I have pretty large dataframe -- about 235K rows and I want to do multivariate regression:
model <- lm(var~., data=data)
but I get an error:
Error in lm.fit(x, y, offset = offset, singular.ok = singular.ok, ...) :
NA/NaN/Inf в 'y'
In addition: Warning message:
In storage.mode(v) <- "double" : NAs introduced by coercion
Neither na.omit
, nor other methods of getting rid of NA's didn't help.
So I've tried to find NA by myself. I've split dataframe into two parts:
Second UPD
data1 <- data[1:(dim(data)[1]/2), ]
data2 <- data[(dim(data)[1]/2):(dim(data)[1]), ]

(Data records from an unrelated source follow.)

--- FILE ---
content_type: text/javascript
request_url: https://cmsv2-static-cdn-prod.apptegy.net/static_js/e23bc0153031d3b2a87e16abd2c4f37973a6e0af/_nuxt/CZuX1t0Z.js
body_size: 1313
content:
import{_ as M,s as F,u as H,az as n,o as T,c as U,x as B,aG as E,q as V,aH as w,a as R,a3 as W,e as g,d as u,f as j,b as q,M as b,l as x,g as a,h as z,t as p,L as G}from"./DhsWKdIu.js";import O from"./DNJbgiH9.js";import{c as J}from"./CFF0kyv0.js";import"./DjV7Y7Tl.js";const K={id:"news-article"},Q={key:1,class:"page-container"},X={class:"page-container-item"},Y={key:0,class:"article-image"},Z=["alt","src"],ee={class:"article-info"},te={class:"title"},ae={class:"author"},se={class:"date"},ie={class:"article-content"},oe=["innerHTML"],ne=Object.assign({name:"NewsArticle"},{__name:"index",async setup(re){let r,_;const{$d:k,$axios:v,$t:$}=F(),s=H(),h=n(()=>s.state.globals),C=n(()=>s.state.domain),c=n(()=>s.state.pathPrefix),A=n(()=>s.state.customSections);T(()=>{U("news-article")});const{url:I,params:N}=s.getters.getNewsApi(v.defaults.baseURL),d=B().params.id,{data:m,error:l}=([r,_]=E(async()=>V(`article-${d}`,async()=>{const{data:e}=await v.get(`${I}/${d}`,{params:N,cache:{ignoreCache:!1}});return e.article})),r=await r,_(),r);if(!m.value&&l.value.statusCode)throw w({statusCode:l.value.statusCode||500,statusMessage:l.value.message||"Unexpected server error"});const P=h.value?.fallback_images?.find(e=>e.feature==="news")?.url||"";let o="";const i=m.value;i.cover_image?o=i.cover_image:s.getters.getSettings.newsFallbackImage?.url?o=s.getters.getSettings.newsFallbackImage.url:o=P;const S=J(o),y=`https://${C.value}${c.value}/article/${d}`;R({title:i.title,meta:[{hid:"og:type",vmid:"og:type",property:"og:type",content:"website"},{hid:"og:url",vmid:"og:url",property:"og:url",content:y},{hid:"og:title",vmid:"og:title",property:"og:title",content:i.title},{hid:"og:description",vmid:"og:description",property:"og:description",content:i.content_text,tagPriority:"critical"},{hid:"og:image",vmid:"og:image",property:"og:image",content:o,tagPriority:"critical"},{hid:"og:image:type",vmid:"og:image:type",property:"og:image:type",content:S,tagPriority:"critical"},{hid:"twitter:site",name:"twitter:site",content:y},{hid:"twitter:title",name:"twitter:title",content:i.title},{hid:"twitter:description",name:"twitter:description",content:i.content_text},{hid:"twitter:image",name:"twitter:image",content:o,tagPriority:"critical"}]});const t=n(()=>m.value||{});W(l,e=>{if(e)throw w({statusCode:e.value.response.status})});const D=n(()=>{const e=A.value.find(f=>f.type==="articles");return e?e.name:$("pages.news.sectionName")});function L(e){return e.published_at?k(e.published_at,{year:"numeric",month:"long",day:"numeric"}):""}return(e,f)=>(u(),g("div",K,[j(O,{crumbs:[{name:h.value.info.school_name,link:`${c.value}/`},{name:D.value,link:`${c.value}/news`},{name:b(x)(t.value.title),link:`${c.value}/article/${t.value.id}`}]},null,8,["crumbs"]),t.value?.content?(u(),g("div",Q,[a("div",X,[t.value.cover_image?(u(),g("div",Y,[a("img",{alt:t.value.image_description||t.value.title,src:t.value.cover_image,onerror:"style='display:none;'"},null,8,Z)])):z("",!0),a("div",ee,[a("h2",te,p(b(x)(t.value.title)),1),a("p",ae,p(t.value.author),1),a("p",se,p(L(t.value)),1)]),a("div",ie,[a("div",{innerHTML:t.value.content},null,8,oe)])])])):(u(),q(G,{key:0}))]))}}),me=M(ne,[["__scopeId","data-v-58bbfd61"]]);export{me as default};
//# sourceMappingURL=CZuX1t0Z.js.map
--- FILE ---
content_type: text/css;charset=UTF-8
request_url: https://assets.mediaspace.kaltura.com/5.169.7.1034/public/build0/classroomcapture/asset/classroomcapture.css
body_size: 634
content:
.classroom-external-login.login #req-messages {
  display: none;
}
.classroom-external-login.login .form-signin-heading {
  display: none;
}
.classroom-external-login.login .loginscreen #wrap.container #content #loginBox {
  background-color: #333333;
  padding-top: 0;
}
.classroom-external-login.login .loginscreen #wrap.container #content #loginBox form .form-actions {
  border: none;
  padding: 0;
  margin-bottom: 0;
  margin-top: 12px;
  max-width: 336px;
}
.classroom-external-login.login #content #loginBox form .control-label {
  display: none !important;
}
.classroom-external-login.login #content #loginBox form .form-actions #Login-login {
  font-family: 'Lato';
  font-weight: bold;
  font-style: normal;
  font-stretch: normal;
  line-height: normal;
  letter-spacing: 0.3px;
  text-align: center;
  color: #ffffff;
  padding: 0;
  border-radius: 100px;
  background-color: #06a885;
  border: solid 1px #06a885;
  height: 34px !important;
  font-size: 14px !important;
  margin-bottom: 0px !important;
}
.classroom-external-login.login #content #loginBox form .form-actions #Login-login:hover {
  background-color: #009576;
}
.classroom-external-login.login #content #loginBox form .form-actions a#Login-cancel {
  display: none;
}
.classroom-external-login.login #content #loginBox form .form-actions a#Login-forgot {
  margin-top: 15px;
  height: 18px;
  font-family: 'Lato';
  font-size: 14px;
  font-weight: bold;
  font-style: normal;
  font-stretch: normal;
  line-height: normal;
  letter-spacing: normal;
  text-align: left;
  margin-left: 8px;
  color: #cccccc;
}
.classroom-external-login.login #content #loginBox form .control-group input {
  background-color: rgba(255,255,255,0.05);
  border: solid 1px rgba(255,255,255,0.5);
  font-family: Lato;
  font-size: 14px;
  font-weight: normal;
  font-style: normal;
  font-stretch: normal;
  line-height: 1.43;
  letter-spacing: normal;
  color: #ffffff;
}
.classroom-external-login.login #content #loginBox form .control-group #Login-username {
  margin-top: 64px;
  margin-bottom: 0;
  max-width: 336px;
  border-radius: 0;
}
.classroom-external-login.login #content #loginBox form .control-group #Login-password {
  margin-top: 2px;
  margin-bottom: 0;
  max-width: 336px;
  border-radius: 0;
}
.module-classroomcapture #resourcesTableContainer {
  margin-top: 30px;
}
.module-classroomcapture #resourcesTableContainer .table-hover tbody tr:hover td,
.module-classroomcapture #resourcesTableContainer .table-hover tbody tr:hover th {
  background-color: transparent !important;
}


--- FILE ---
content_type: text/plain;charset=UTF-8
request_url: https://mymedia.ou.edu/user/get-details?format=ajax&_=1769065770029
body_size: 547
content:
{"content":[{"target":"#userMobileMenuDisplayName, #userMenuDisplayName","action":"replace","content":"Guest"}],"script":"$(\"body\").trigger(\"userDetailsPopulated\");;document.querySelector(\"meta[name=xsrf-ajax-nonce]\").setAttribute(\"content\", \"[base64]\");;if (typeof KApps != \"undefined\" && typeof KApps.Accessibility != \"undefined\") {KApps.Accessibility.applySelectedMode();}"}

and I again get result for both lm
and no errors from previous UPD section! NB: I've restarted RStudio.
First UPD
data1 <- data[1:(dim(data)[1]/2),]
and when I call lm
instead of previous error I get next:
Error in `contrasts<-`(`*tmp*`, value = contr.funs[1 + isOF[nn]]) :
contrasts can be applied only to factors with 2 or more levels
To reach this error I reduced data from 235K to 14.5K. So, what is the problem now? Some of offcasted slices don't throw any errors.
Origin version
data1 <- data[1:(dim(data)[1]/2)]
data2 <- data[(dim(data)[1]/2):(dim(data)[1])]
and call lm
for each of them:
model1 <- lm(var~., data=data1)
model2 <- lm(var~., data=data2)
and I reciece no errors! So, I suppose problem is in big size of dataframe. Is there any way to fix it?